Spaces:

zayeem00
/

AI-SmartShopper

Sleeping

File size: 2,769 Bytes

7d28b70

# utils.py
import openai
from pinecone import Pinecone, ServerlessSpec
import pandas as pd
from typing import List

# Function to get embeddings from OpenAI's model
def get_embedding(text: str, openai_api_key: str, model: str = "text-embedding-ada-002") -> List[float]:
    """
    Get embeddings for a given text using OpenAI's model.

    Args:
    text (str): Text to be embedded.
    openai_api_key (str): OpenAI API key.
    model (str): Model to be used for embedding. Default is "text-embedding-ada-002".

    Returns:
    List[float]: Embedding vector.
    """
    openai.api_key = openai_api_key
    try:
        response = openai.Embedding.create(
            model=model,
            input=text
        )
        return response['data'][0]['embedding']
    except Exception as e:
        print(f"Error getting embedding: {e}")
        return []

# Function to process the uploaded CSV and store embeddings in Pinecone
def process_csv(file, openai_api_key: str, pinecone_api_key: str, pinecone_env: str) -> str:
    """
    Process the uploaded CSV file and store embeddings in Pinecone.

    Args:
    file: Uploaded CSV file.
    openai_api_key (str): OpenAI API key.
    pinecone_api_key (str): Pinecone API key.
    pinecone_env (str): Pinecone environment.

    Returns:
    str: Status message.
    """
    try:
        df = pd.read_csv(file.name)
        
        # Initialize Pinecone
        pc = Pinecone(api_key=pinecone_api_key)
        index_name = "product-recommendations"
        
        # Check if index exists
        if index_name not in pc.list_indexes().names():
            try:
                pc.create_index(
                    name=index_name,
                    dimension=1536,
                    spec=ServerlessSpec(cloud="aws", region=pinecone_env)
                )
            except Exception as e:
                print(f"Error creating Pinecone index: {e}")
                return "Failed to create Pinecone index."

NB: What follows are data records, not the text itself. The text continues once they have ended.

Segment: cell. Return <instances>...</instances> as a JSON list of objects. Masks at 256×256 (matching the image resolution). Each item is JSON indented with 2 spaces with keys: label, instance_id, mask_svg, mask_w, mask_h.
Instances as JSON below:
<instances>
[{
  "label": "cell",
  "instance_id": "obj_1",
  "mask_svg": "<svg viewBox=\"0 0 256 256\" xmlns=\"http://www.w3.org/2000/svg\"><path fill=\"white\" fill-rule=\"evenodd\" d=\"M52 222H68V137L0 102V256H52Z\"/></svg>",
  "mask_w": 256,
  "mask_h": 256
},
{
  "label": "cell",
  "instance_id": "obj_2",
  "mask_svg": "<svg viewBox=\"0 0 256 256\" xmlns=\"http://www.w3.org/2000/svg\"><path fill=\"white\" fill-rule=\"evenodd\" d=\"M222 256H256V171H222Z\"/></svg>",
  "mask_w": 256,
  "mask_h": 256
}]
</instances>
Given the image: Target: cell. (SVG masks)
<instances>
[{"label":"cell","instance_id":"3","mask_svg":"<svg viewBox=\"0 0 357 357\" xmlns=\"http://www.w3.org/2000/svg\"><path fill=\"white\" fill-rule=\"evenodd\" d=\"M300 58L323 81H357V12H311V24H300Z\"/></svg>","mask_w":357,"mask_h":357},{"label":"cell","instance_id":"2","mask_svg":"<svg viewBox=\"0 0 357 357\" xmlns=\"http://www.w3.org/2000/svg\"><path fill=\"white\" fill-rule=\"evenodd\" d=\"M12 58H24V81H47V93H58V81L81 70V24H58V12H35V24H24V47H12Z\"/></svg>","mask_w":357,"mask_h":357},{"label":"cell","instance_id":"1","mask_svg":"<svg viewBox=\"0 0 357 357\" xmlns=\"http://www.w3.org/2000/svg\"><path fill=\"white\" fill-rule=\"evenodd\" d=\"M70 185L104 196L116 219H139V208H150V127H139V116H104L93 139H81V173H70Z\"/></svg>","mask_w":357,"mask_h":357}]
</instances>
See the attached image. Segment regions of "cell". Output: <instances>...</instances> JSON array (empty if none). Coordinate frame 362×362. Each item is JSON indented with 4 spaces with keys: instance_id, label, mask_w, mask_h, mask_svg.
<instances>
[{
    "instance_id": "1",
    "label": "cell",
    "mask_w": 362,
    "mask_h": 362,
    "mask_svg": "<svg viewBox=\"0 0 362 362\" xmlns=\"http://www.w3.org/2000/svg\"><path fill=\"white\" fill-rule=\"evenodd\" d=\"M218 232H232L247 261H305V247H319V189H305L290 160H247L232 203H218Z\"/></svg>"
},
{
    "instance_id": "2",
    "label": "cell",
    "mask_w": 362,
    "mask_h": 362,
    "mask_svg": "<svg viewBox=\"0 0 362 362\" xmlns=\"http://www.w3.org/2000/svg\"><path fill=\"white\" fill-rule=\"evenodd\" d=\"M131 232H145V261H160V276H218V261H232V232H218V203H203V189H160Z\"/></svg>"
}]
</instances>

        index = pc.Index(index_name)
        
        embeddings = []
        for i, row in df.iterrows():
            embedding = get_embedding(row['description'], openai_api_key)
            if embedding:
                embeddings.append((str(row['product_id']), embedding, {'product_name': row['product_name'], 'image_url': row['image_url']}))
        
        if embeddings:
            try:
                index.upsert(embeddings)
            except Exception as e:
                print(f"Error upserting embeddings to Pinecone: {e}")
                return "Failed to upsert embeddings."
        
        return "Product catalog processed and embeddings stored in Pinecone."
    except Exception as e:
        print(f"Error processing CSV file: {e}")
        return "Failed to process CSV file."